Wednesday, January 19, 2011

Stepping Out of my Comfort Zone

Old shoes, favorite jeans, mac & cheese, fleece blankets ... all provide so much comfort and if you're like me, you could live in the Land of Comfort and not look back!  BUT, as an artisan, I know it's imperative to step out of the L.o.C. once in a while in order to grow.

This being said, I'm going to bare my soul to you all right now... I have a very, very hard time with rejection.  I love peace and happiness, and I like it when everything is going along beautifully.  The word that I have still not overcome in my life is hearing the word "No."

In some respects I know that's a good thing.  Don't tell me I can't do something because I will prove you wrong.  But when it comes to the pieces of jewelry I design, those pieces come from my heart.  So when I put them out there for the world to see, there's always that moment of "what if someone doesn't like it!"  gasp  While the logical, intelligent side of me knows that everybody has different tastes and you can't please everybody, the soft tender soul in me just wants everybody to feel all happy and inspired when they see, feel, wear a Designs by Dawn Marie original.

Why do I spill... well, I'm putting it out there that my goal for 2011 is to be more "active" in the bead community.  This involves putting my designs up for gasp votes and critique from the public!  Yikes!  I could crawl back in bed with a bowl of ice cream as I type this!  Yes, I have never entered my jewelry in any sort of contest or tried to be published in a magazine.  While it's a tremendous goal of mine to find my name in print somewhere (preferably not the speeding tickets in our local paper) in order to get there I have to take that HUGE step of submitting a Designs by Dawn Marie original piece.

Just the other day, I saw my friend Regina with Sundance Gems post on her blog about a contest through Happy Mango Beads.  Happy Mango is so generous, anybody can enter regardless of who supplies your beads and supplies.  The theme of this contest is Be(ad) My Valentine!  Since I love LOVE I have deemed this the perfect contest to enter to help me through my self-imposed "rejection therapy!"

So there you have it... one of my biggest fears laid out there for you.  I know we are always our own worst critics, but I know I can't possibly be the only one!  Who knows... maybe once I submit an entry to this contest, I'll find the courage to submit a piece to a printed publication... it remains to be seen!

Thanks for being in my corner (and for reading this whole darn post!)  You inspire me and I can't wait to share what I create for this contest!

---------------

**What the exercise asks**
In the blog post about stepping out of a comfort zone, what is the theme of the Happy Mango Beads contest?

**Dataset extract**
---------------

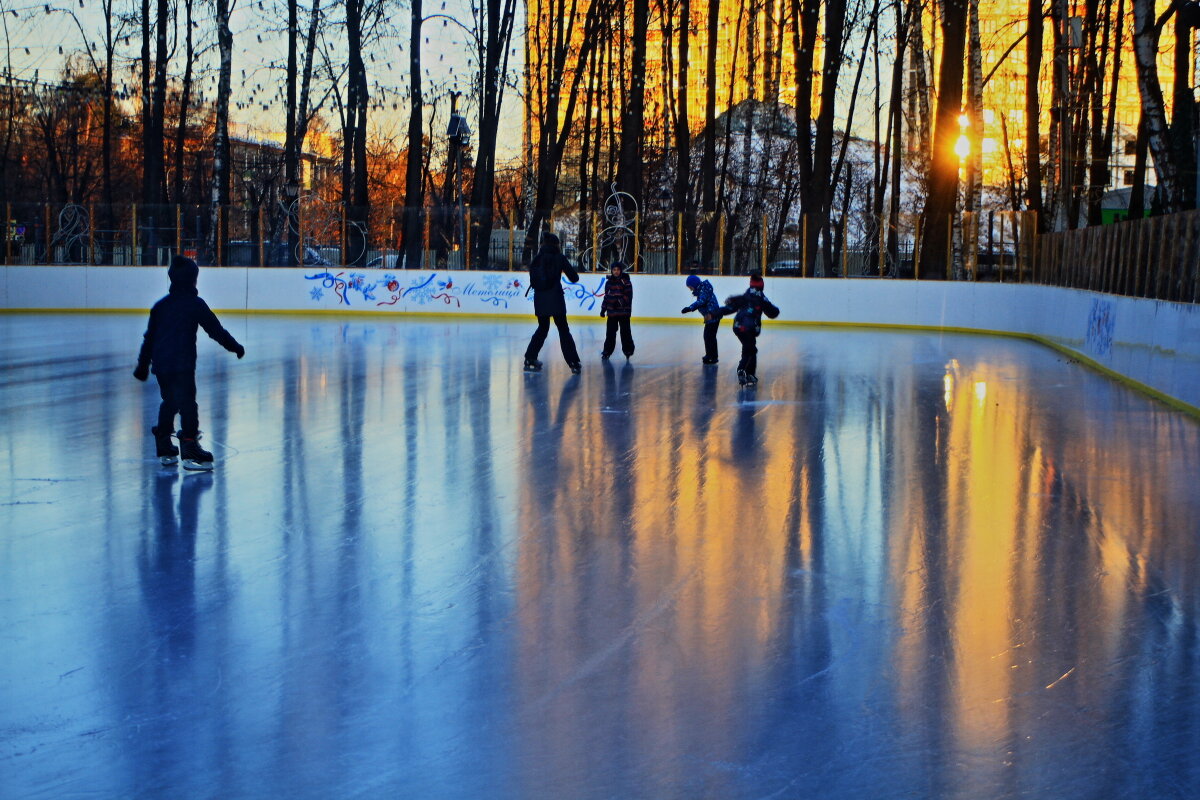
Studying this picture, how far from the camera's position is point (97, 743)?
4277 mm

---------------

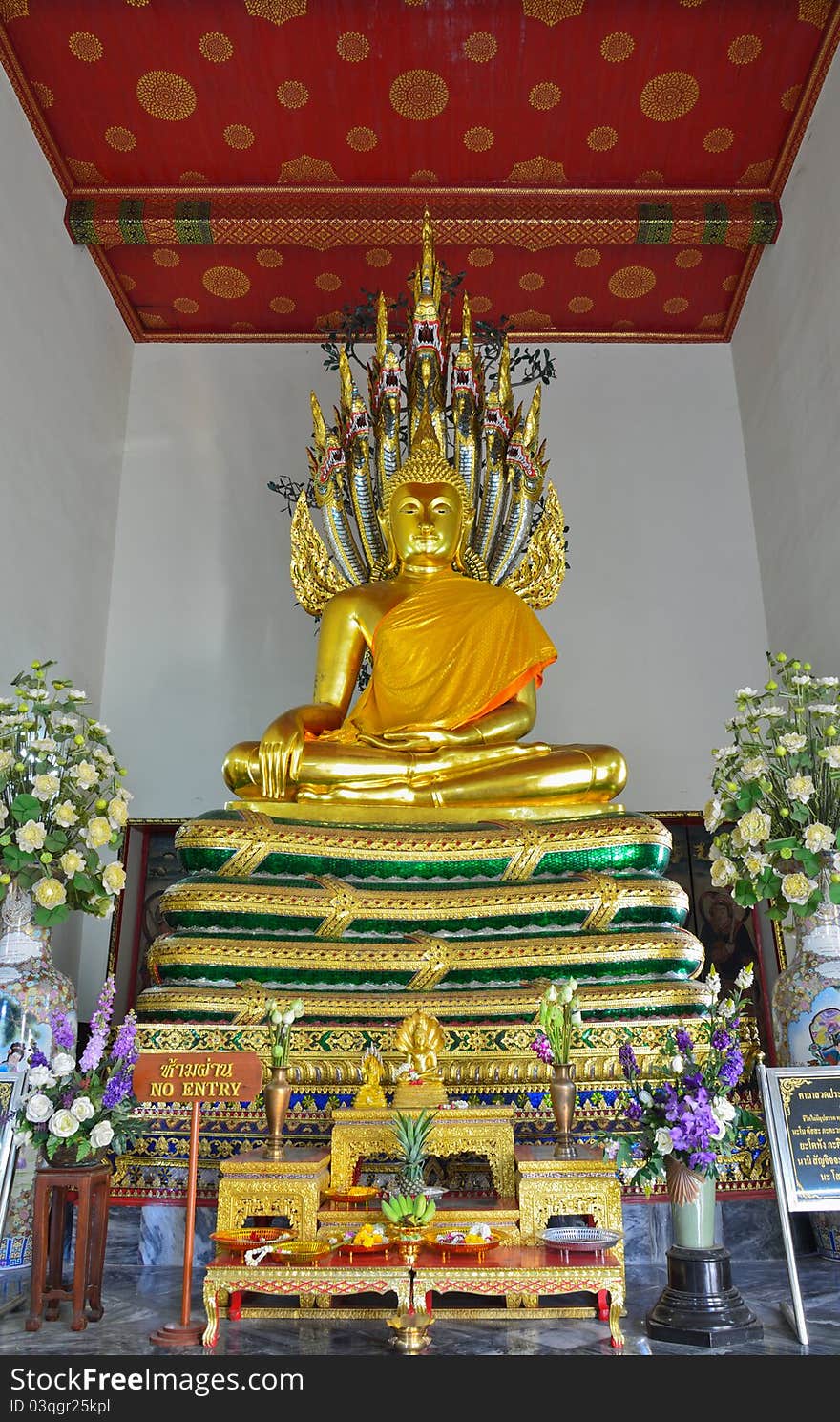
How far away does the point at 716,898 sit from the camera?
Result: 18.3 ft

---------------

**Your response**
Be(ad) My Valentine!